So I had everything set up and working, regular backups with restic to my syncosync box. Then things suddenly stopped working. I get this:
PS C:\restic> restic snapshots
Load(<key/212fb75070>, 0, 0) returned error, retrying after 552.330144ms: sftp: "Failure" (SSH_FX_FAILURE)
Load(<key/212fb75070>, 0, 0) returned error, retrying after 1.080381816s: sftp: "Failure" (SSH_FX_FAILURE)
Load(<key/212fb75070>, 0, 0) returned error, retrying after 1.31013006s: sftp: "Failure" (SSH_FX_FAILURE)
Load(<key/212fb75070>, 0, 0) returned error, retrying after 1.582392691s: sftp: "Failure" (SSH_FX_FAILURE)
[... and so on ...]
That is some generic “sftp error”. But I don’t see what causes this!? Here is what I have checked:
syncosync box is up and reachable
I can login a shell as sosadmin
I can sftp in with the user account used for backup
the mount is not full (some reports on the net quote this error with restic when the mount is full)

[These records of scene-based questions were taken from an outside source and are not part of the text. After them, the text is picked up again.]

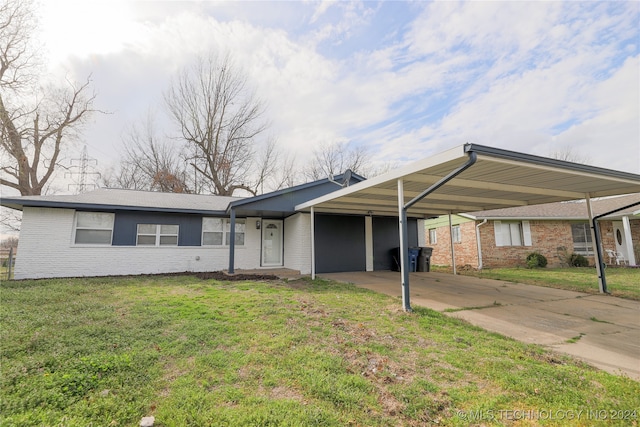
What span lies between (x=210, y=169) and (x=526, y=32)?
64.9ft

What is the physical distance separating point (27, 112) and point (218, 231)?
13523mm

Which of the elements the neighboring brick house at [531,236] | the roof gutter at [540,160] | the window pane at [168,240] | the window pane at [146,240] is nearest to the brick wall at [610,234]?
the neighboring brick house at [531,236]

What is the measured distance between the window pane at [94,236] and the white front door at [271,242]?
5574mm

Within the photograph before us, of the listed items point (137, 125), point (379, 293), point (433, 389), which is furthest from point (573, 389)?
point (137, 125)

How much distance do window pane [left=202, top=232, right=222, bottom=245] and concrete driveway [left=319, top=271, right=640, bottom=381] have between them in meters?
6.31

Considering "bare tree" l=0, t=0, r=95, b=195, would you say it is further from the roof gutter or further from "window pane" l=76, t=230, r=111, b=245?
the roof gutter

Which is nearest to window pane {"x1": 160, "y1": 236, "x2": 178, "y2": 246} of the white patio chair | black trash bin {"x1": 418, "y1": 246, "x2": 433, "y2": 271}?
black trash bin {"x1": 418, "y1": 246, "x2": 433, "y2": 271}

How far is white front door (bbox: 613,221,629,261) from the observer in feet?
51.0

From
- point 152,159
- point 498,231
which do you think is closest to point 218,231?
point 498,231

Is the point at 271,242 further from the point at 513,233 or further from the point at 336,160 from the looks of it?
the point at 336,160

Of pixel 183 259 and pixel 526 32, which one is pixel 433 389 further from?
pixel 183 259

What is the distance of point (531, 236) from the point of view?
1512 centimetres

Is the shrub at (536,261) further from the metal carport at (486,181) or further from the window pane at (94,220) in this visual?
the window pane at (94,220)

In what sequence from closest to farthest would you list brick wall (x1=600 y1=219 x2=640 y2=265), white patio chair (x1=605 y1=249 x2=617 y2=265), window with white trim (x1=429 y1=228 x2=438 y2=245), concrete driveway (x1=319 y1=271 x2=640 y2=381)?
1. concrete driveway (x1=319 y1=271 x2=640 y2=381)
2. white patio chair (x1=605 y1=249 x2=617 y2=265)
3. brick wall (x1=600 y1=219 x2=640 y2=265)
4. window with white trim (x1=429 y1=228 x2=438 y2=245)
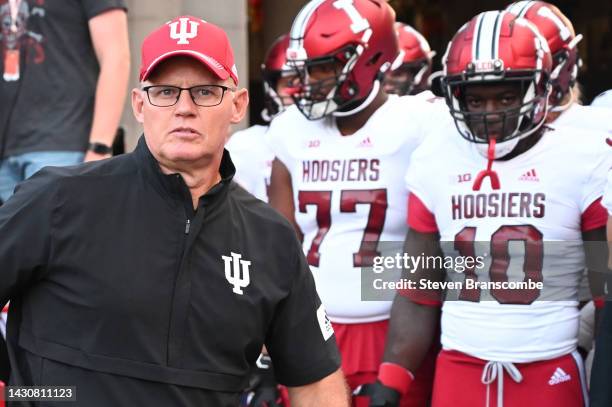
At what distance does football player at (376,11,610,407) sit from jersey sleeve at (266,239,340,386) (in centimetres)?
120

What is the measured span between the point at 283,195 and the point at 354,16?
83 centimetres

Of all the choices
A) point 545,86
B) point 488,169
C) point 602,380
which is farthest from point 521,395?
point 545,86

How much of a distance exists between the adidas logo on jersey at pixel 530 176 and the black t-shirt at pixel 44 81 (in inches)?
66.4

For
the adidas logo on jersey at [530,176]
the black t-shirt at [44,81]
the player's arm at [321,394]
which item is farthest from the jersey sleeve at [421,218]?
the player's arm at [321,394]

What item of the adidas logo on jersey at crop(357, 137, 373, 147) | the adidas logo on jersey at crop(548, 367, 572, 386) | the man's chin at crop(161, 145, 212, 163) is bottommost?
the adidas logo on jersey at crop(548, 367, 572, 386)

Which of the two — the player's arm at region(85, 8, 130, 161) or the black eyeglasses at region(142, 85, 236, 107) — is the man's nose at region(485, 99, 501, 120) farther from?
the black eyeglasses at region(142, 85, 236, 107)

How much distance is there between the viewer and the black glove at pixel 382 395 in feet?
14.8

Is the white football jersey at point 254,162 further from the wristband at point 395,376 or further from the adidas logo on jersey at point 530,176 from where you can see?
the adidas logo on jersey at point 530,176

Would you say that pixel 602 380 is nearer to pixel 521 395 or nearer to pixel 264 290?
pixel 521 395

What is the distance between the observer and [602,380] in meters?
4.01

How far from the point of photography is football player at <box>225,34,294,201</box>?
6469mm

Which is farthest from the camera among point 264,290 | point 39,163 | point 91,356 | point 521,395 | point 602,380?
point 39,163

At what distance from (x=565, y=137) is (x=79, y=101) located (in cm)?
186

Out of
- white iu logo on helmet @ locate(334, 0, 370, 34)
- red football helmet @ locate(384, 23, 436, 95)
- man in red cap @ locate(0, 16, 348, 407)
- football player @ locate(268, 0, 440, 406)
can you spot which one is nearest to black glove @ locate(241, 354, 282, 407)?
football player @ locate(268, 0, 440, 406)
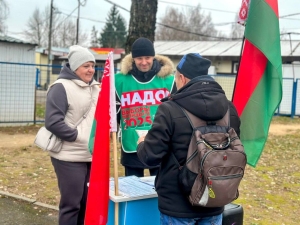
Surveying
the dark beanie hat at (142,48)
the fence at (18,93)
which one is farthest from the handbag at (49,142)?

I see nothing special in the user.log
Any ideas? I am not sure if it is a problem of syncosync or restic. But it is pretty annoying and I have no clue what could cause it. I could try rebooting but then I might lose the chance to debug this.
Ok, if I login via ssh with the user account set up for backup, I get this:
Linux tims-syncosync 5.10.92-v7l+ #1514 SMP Mon Jan 17 17:38:03 GMT 2022 armv7l
syncosync - this user allows only sftp, rsync, samba and ftp
Last login: Wed Mar 16 18:29:43 2022 from 192.168.178.76
/bin/bash: Input/output error
So I am immediately logged out again. This was not the case previously. So it is not a restic problem but an ssh problem But what?
Aha, in the user.log I now see:
2022-03-16T19:44:37.473318+01:00 tims-syncosync sshd[20012]: error: /dev/pts/1: No such file or directory
Ok, all I can find is that it is somehow related to chroot. I really don’t know anything about that. Why would it suddenly stop working? Any ideas? Anything I can test? Any further logs I can look into?
Ok, I rebooted. I can now login successfully again with the backup user (tim). But the next problem appears. It seems the user is no longer correctly mounting its partition:
What can I do? I don’t know why I run into all these problems, I am really not trying to break it. But better to iron out these things before you acquire a larger user base, I guess.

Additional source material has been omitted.